A few weeks ago, a story was published about a terminal colorectal cancer patient who went into remission after receiving a drug based on genomic analysis of her tumor. However, her oncologist, Dr. Howard Lim, was quoted to the effect that “in most cases genomic testing reveals that standard chemotherapy drugs are the best option”:
http://www.ctvnews.ca/health/pill-that-sent-cancer-into-remission-may-be-a-one-off-doc-says-1.2276290
If true, would this observation apply also to phenotypic-functional testing such as “EVA-PCD”?
Dear Shaker,
The quote from Dr Lim excerpted from the link is provided: “But in most cases, he says, genomic testing reveals that standard chemotherapy drugs are the best option. ”
I have several comments before I answer your specific question.
First, those commercial entities and academic centers that have promoted genomic analysis to predict response to chemotherapy have been singularly unsuccessful as was very elegantly reviewed at a special symposium at ASCO in 2014 by Dr. Jean-Charles Soria, MD, PhD from Institut Gustav Roussy in Paris. He meticulously reviewed the data and found no evidence that these gene-based platforms predicted response.
Second, the more legitimate groups like Foundation, have expressly avoided chemotherapy drug selection and use exome screening to identify putative driver gene mutations for select cancers. There is a growing recognition however, that despite the commercial success of many of these groups, most of the mutations identified are either “non-drivers” or “un-druggable”, leaving patients with no actionable advice.
In this context, Dr. Lim’s quote seems hard to address. Does he mean that the cytotoxic drugs would be the same? In which case I would not be at all surprised that an ineffective methodology does not bring much to the table. Alternatively does he mean that the gene mutations reveal no actionable findings and one must fall back onto conventional chemotherapy? This seems more likely, as these results often provide unexpected findings that serve as curiosities that most doctors cannot utilize.

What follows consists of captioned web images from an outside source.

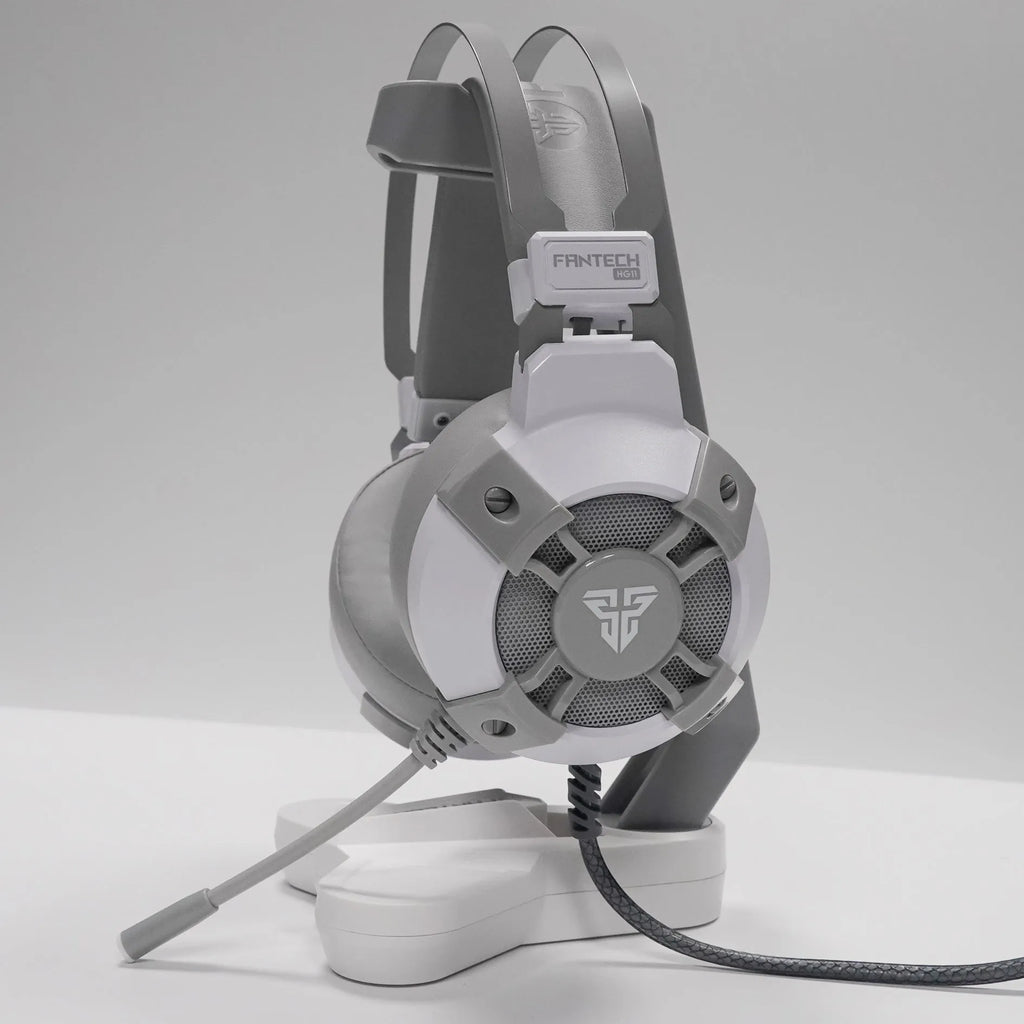 Black FANTECH HG11 gaming headset with RGB lights, large ear cups, and a noise-cancelling microphone on a flexible boom.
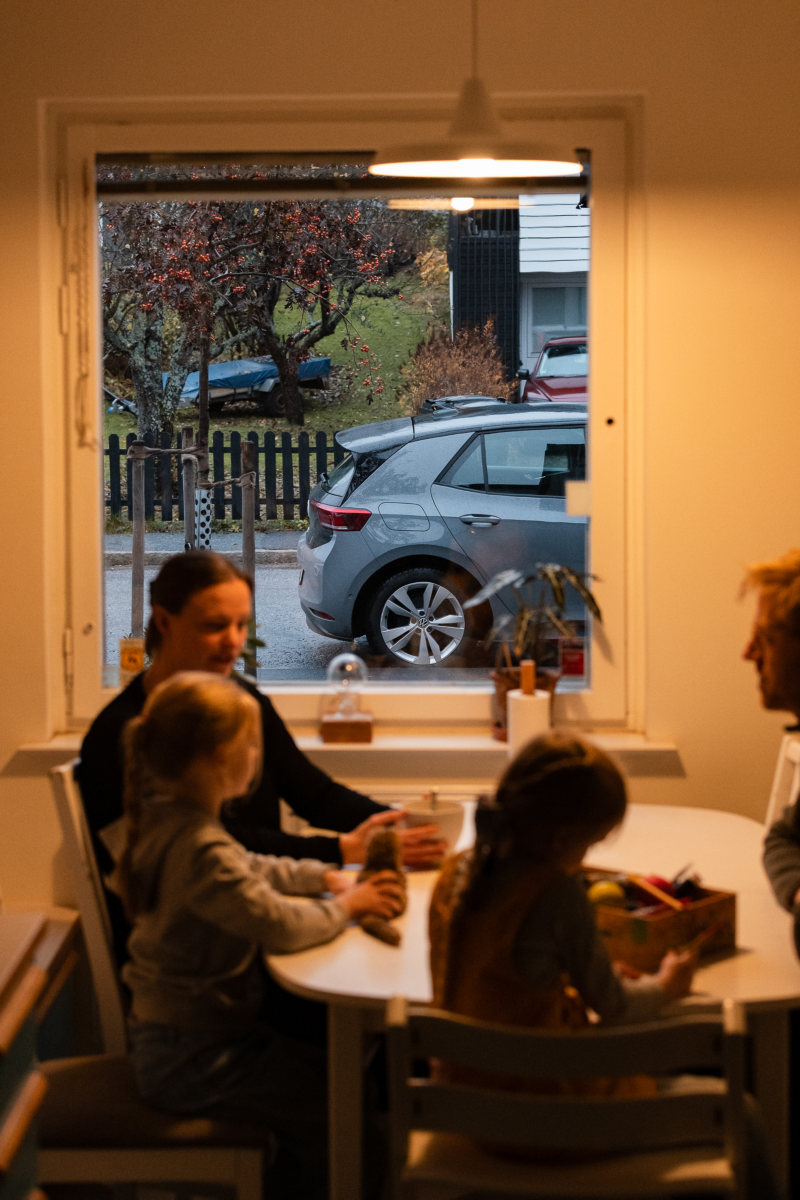 En familj sitter vid matbordet, utanför fönstret står en Volkswagen ID.3 parkerad
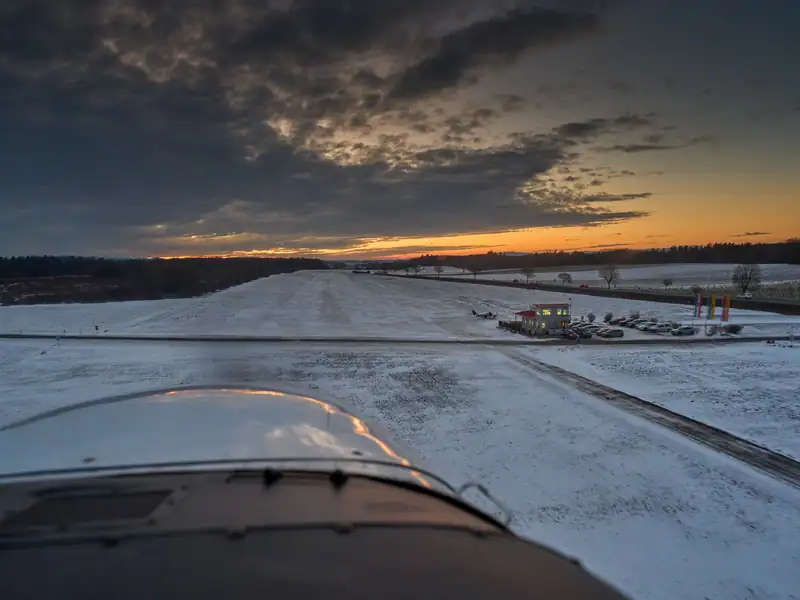 Verschneiter Flugplatz Völtendorf in der Abenddämmerung, Blick über die Motorhaube auf Piste und Vereinsheim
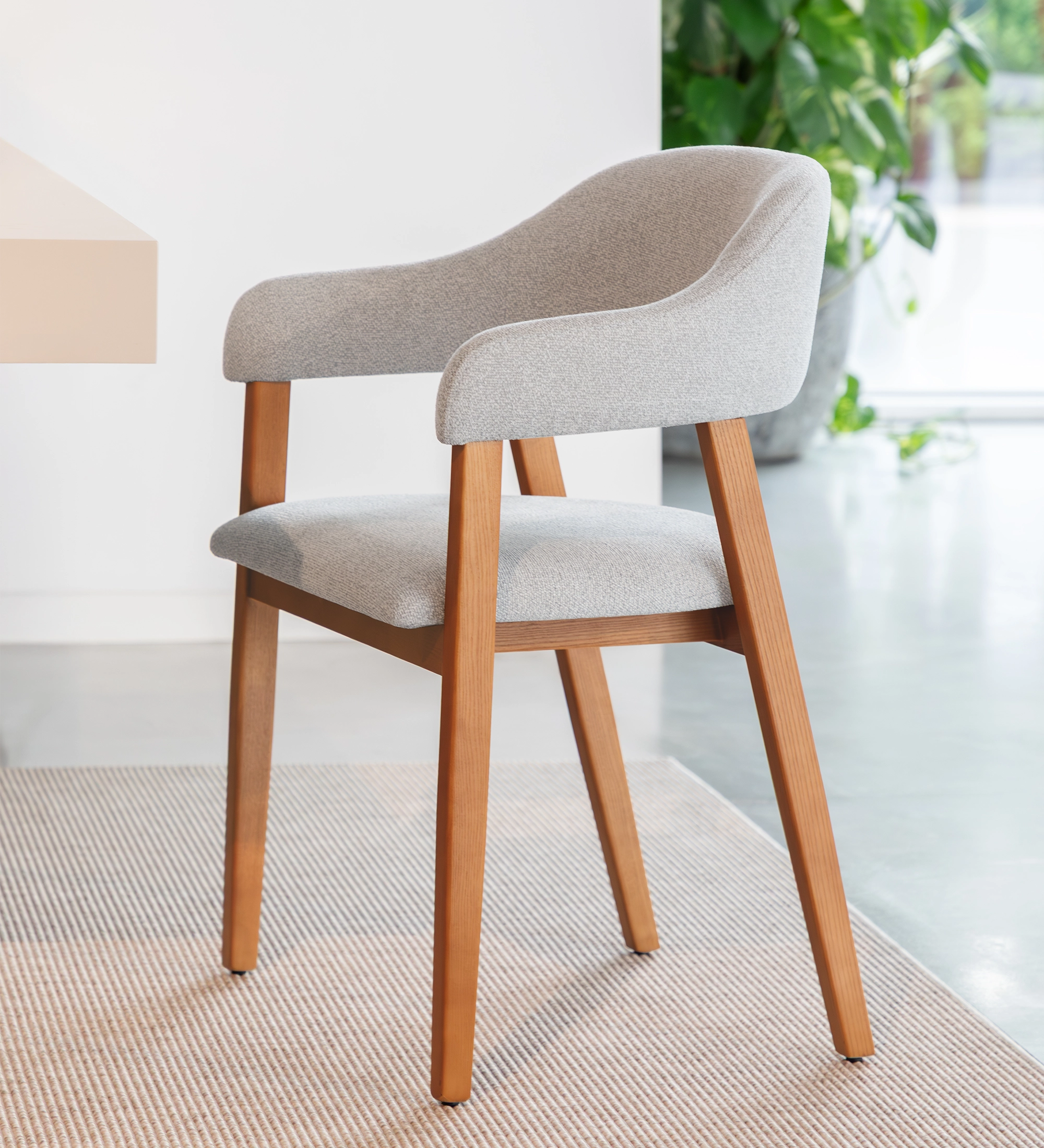 Silla con brazos, en madera de fresno color miel, con asiento y respaldo tapizados en tela gris claro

Now to your question. The answer is a resounding No! Phenotypic analyses like EVA/PCD provide the actual biology of each patients cancer in real time. It is the downstream result of cytotoxic injury, growth factor withdrawal or other stress. Both conventional chemotherapy and targeted drugs can be studied. As there is no human cancer for which there is just one therapy, the accuracy of the EVA/PCD platform has been well established in every study we have published.
One need only review the results of our 2012 Lung Cancer paper to see that patients responded a wide variety of therapies (both cytotoxic and targeted) that were identified and used, resulting in a clear doubling of the objective response rate (64.5%, p = 0.0015) and near doubling of survival from 13.5 to 21.3 months.